O primeiro, baseado no best-seller homônimo de John Grogan, é dirigido por David Frankel e mostra o “caos” em que se torna a vida do casal John (Owen Wilson) e Jennifer (Jennifer Aniston), que, antes de ter um filho, decide adotar um filhote de cão labrador, se esquecendo que até os cachorros um dia crescem e, com eles, os “problemas”. No segundo, com direção de Lasse Hallström (refilmagem de Hachiko Monogatari, filme japonês dirigido por Seijiro Koyama, em 1987, baseado em um fato real ocorrido no Japão na década de 1920), traz Richard Gere na pele de Parker, um professor de música que encontra um filhote da raça akita, perdido numa estação de trem, e o leva pra sua casa. O belo cão que, segundo a tradição, escolhe o seu dono, ganha o nome de Hachiko e cria um maravilhoso vínculo com o Parker, que perdura além da vida.

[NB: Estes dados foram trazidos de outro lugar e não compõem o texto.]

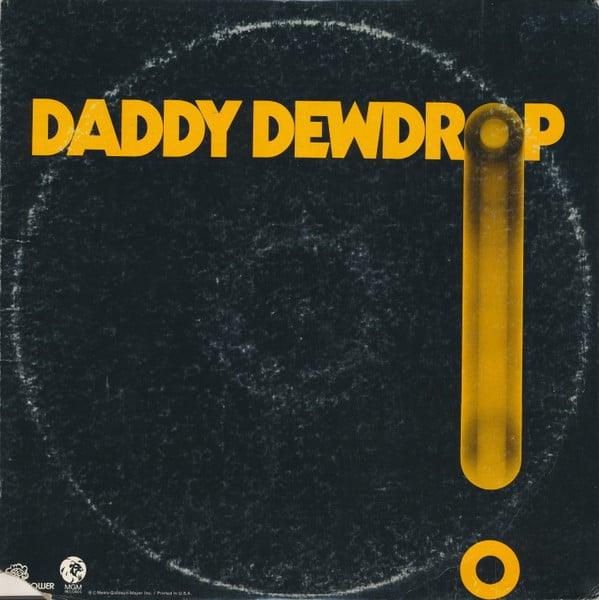 Daddy Dewdrop - Daddy Dewdrop 1971 - Quarantunes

Agora, apostando no público infantil e nos amantes dos cachorros, chega a comédia Marmaduke, dirigida por Tom Day, que narra as aventuras de um desastrado dog alemão com a família humana Winslow, no Kansas, e, depois com dois grupos de cães, separados por raças e pedigrees, na Califórnia. Marmaduke, narrado na primeira pessoa (?), é uma espécie de cinebiografia canina inspirada na História em Quadrinhos homônima, criada em 1954, pelo cartunista norte-americano Brad Anderson, que virou uma série animada pra TV (Heathcliff and Marmaduke), na década de 1980.

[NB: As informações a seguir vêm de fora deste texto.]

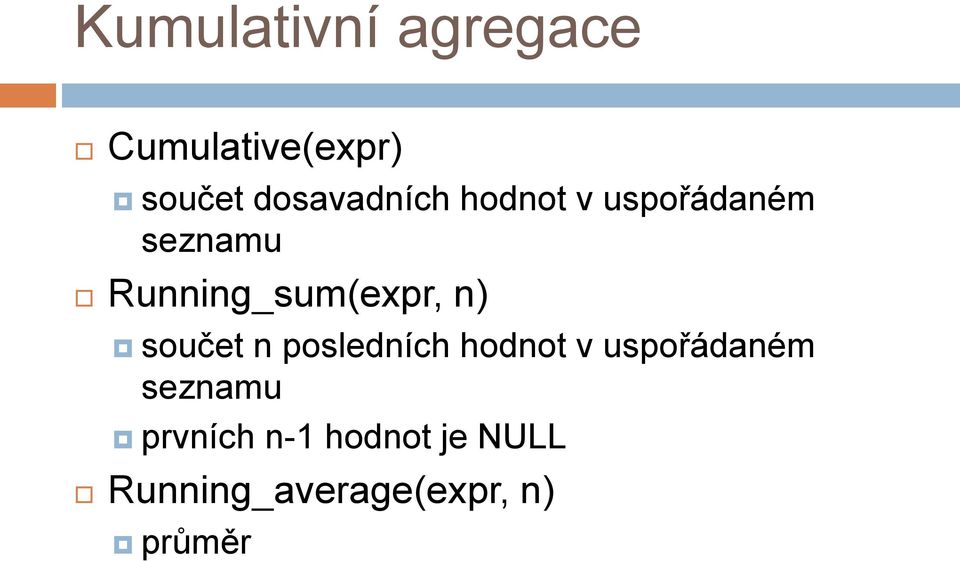 Running_sum(expr, n) součet n posledních hodnot v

Já não me lembro da animação Heathcliff and Marmaduke (Lorde Gato). Das tirinhas de humor (que até hoje são publicadas nos EUA) conheço apenas as imagens postadas na rede, que me parecem muito divertidas, irreverentes, nonsense. Marmaduke, o filme, pode não ter conseguido captar humor estranho da HQ, mas não chega a ser tão decepcionante como o chato Scooby Doo ou o Garfield, que perderam a personalidade no cinema. Acho que está mais próximo (ainda que distante) do meu favorito Um Cão do Outro Mundo (Good Boy!, 2003), dirigido por John Robert Hoffman, que trata de uma canina invasão extraterrestre.

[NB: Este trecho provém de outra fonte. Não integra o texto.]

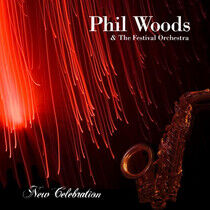 Woods, Phil - New Celebration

Focado na vida adolescente do imenso e desengonçado dog alemão, que se apaixona pela bela Jezebel, uma cadela afghan, namorada de um trunculento rottweiler (?), o alfa do Parque, onde a rapaziada canina vai passear, Marmaduke segue a linha das produções americanas que falam de adolescentes que mudam de cidade e encontram dificuldades pra se enturmar. Cães ou humanos, os problemas estão todos lá e deverão ser superados, um a um, até que o nosso “herói” cresça e aprenda com os seus próprios erros que, cá pra nós, conforme a raça e a idade, não passam de uma simples pisada na bola. E, assim, a cada tropeço, escada acima, ou escorregão, ladeira abaixo, há um momento para refletir e enaltecer a família e os (verdadeiros) amigos. Valores humanos de um lado e valores caninos de outro, é bom que se diga que, na trama, a lenta família Winslow é mera coadjuvante. Poderia até se chamar Windows, já que não passa de janelas abertas para Marmaduke brilhar.

Marmaduke é uma comédia simpática, apesar dos deslizes de situação “cômica”, de digitalização (animação) e do excesso de preceitos morais pra lá de humanos. Mas deve agradar ao seu público alvo. Os cães reais são bem treinados e propiciam alguns momentos engraçados e românticos, graças também à ilha de edição. No entanto, faltou ao diretor (e roteiristas) acreditar mais na força da imagem e síntese dos cartuns. É claro que uma coisa (cartum) é uma coisa e outra coisa (filme) é outra coisa, porém, entre o explícito e a falta de sutileza, acaba se perdendo a piada. Aí, ao colocar a raça canina agindo tal e qual a humana, no melhor e no pior da convivência familiar e grupal, a ironia acaba indo esgoto abaixo. E, na busca do humor vazio, honestamente, crianças e adultos bem que podiam ser poupados dos indigestos clichês humanos de escatológicas comédias humanas realizadas por humanos americanos!

Bem, quem não gostou da tecnologia usada na animação UP – Altas Aventuras (2009), pra fazer os cães se comunicarem com os humanos, pode muito bem gostar desta, em que os cães e gato, parecem mesmo falar. Quer dizer, desde que não se importe com a dublagem horrorosa. Como se tivesse outra opção!